The poor reporter, either too new or too self-centred, who did not know how to ask questions in the first place would go on asking questions unaware that the cable to his microphone was lying on the ground. And if the subject of the interview was a politician then that subject would keep on talking. It’s a reflex—see microphone, open mouth.
If you were to try that now you would be up in front of the human resources department. They would be telling you how you were undermining the integrity and reputation of another employee, which is not tolerated, and there would be no further warnings.

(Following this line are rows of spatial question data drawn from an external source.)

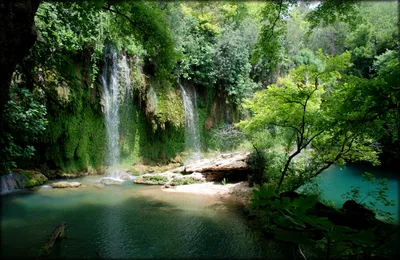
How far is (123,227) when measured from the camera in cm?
788

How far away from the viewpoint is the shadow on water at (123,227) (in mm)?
6344

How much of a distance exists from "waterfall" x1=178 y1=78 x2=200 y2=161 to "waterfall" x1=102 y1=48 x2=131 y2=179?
5027mm

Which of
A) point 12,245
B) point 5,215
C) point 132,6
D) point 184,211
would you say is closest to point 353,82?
point 132,6

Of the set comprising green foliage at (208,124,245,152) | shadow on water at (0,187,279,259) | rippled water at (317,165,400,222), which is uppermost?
green foliage at (208,124,245,152)

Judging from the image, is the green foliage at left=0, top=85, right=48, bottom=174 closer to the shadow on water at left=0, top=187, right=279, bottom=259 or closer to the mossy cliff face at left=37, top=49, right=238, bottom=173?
the shadow on water at left=0, top=187, right=279, bottom=259

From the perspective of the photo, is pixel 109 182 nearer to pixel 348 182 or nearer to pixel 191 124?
pixel 191 124

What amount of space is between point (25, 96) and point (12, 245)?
449 cm

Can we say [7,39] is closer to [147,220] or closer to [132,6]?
[132,6]

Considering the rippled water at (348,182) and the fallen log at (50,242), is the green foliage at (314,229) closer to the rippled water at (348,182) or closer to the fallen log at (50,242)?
the fallen log at (50,242)

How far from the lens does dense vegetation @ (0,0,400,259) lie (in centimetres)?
488

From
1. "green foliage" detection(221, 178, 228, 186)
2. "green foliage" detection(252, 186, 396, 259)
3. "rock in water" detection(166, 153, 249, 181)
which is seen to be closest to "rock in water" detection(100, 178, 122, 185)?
"rock in water" detection(166, 153, 249, 181)

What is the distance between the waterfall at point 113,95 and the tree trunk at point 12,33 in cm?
1311

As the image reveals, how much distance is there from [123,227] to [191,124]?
521 inches

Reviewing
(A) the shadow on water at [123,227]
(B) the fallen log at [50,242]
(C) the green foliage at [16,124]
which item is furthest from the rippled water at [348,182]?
(C) the green foliage at [16,124]
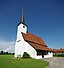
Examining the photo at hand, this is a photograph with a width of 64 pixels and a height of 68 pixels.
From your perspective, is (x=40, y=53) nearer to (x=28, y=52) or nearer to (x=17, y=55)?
(x=28, y=52)

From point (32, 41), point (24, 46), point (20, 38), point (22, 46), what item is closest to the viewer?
point (24, 46)

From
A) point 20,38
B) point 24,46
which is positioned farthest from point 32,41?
point 24,46

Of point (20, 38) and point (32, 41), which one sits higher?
point (20, 38)

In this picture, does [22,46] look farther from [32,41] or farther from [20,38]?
[32,41]

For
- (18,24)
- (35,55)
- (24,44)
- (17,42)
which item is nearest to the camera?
(35,55)

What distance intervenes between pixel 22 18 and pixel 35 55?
16091mm

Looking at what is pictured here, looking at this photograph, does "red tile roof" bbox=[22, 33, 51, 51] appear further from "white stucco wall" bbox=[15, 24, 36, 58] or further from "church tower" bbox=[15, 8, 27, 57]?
Answer: "church tower" bbox=[15, 8, 27, 57]

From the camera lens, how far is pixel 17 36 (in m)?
35.6

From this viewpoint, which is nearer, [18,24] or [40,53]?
[40,53]

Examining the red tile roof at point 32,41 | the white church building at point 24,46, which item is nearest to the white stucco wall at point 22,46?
the white church building at point 24,46

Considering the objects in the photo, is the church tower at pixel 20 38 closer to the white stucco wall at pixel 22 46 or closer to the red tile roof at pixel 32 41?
the white stucco wall at pixel 22 46

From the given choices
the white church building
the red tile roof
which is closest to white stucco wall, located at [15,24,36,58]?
the white church building

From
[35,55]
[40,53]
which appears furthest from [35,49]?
[40,53]

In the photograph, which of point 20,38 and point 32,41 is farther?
point 32,41
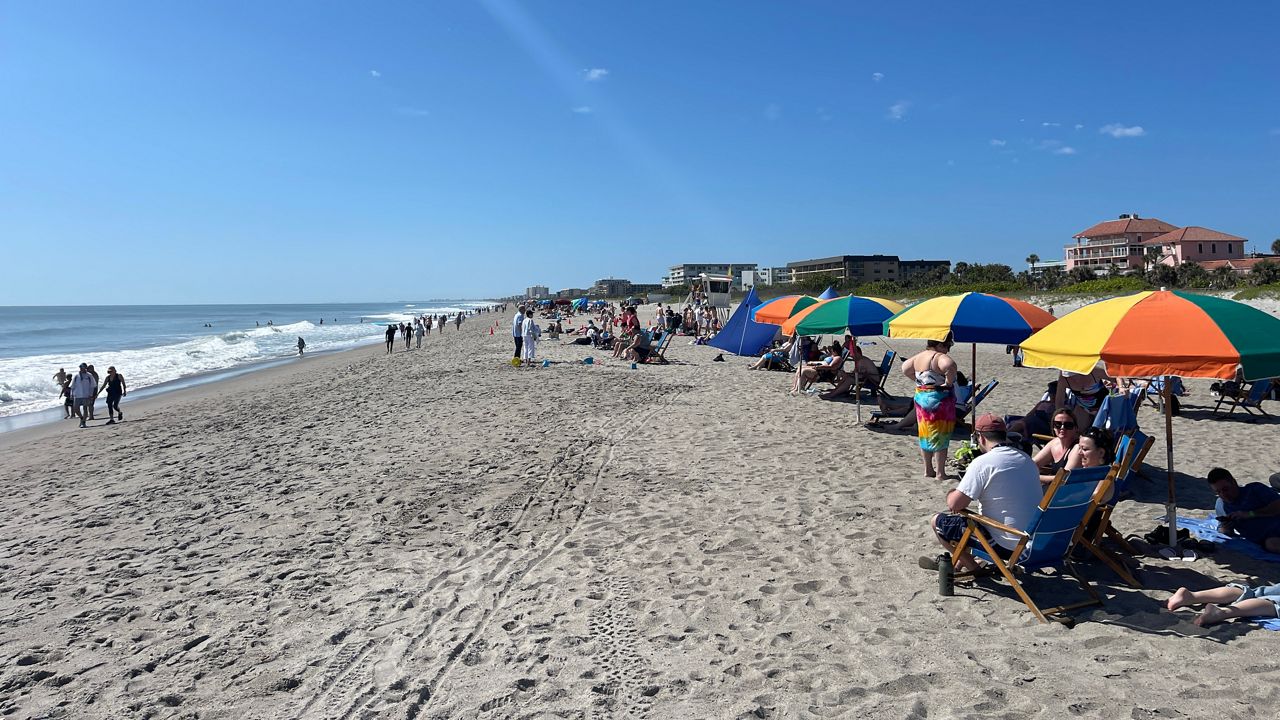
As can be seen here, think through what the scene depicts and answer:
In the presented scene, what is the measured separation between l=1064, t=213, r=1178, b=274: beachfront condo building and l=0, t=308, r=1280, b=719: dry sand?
72274 millimetres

The difference with the reporters Grant worked with was they learned how to ask better, shorter questions.
Anyway, after he quit he took a great many pictures and sent them to a company that sold stock photos to advertising agencies. He sent them many, many pictures. Eventually an agency bought one. Then they bought more. Now his photos constitute a significant portion of the company’s inventory.
He spends much of the year travelling and taking pictures. In short, he has been everywhere and seen everything. With some of his profits he has built an orphanage and a medical clinic in Africa.
He is a good guy.
He sent me a note yesterday. He was in a small town in China. It ended with:
ps last night i was in a town square about 40 people dancing outside in dark old style ballroom dancing older folks ...
so that is not new but there was this couple one was a very old lady clinging onto her dance partner
she could move only a bit her dance partner her daughter who was maybe 60 herself the two of them
totally in love just sharing a moment together mother and her child dancing in the dark both with lovely smiling faces enjoying a
simple life together soon the mother will pass and the memory will be in my head and yours
grant.
He did not send a picture, but you can see it. Just close your eyes—a story that is now in my head and yours.
Thank you.
The Tree and the Carver
First of all, I do not like doing stories about Native carvers. There are so many of them and so many are so good and many of them have the same story:
“I had a hard life and tu
rned to carving.”
That is true. They did have hard times, often brought upon themselves, like many, many of the rest of us. One good thing for some Native carvers is they have something they could hold, a piece of wood or stone. It is good to hold something when you also have a tradition that a Great Spirit made that wood or stone.
Yes, you still need talent, or at least massive perseverance, and you still have to learn from someone else and you still have to be sober and you still have to sell the thing after you have carved it. Ask any artist or writer or inventor or person with a resume: selling what you have is usually the hardest part. It is when most who have done everything else give up.
Pass the carvers sitting by the side of the street and look. You don’t have to understand art. You can see that is a beautiful eagle or bear. And it is made of stone or wood. And the artist is right there in front of you. You could ask him about his work.
Go ahead, buy a piece and you will be happy. You’ll even have a story that goes with it, and that you get for free.
But it is hard for me to do stories about them simply because there are so many of them. “You did a story about him; what about me?”
But sometimes there are exceptions.
● ● ●
As always, we were looking for something. There was a man in a wheelchair looking out at the ocean, a sad but beautiful sight. We stopped and I could hear him yelling profanities, which was not so beautiful. He went on his way, still yelling, and I looked out at the sea and back and forth, and there, just over the Seawall and almost hidden, was a fellow sitting on a stool. Looking more closely I could see he was a carver, but there was something very different about him. It wasn’t so much his art as where he was doing it.
In front of him was a little maple tree, behind him the rocks of the Seawall, and between the two were about two steps of sand. Okay, I think, this is his studio. And that was all I was thinking when I leaned over the rock wall and spoke to him.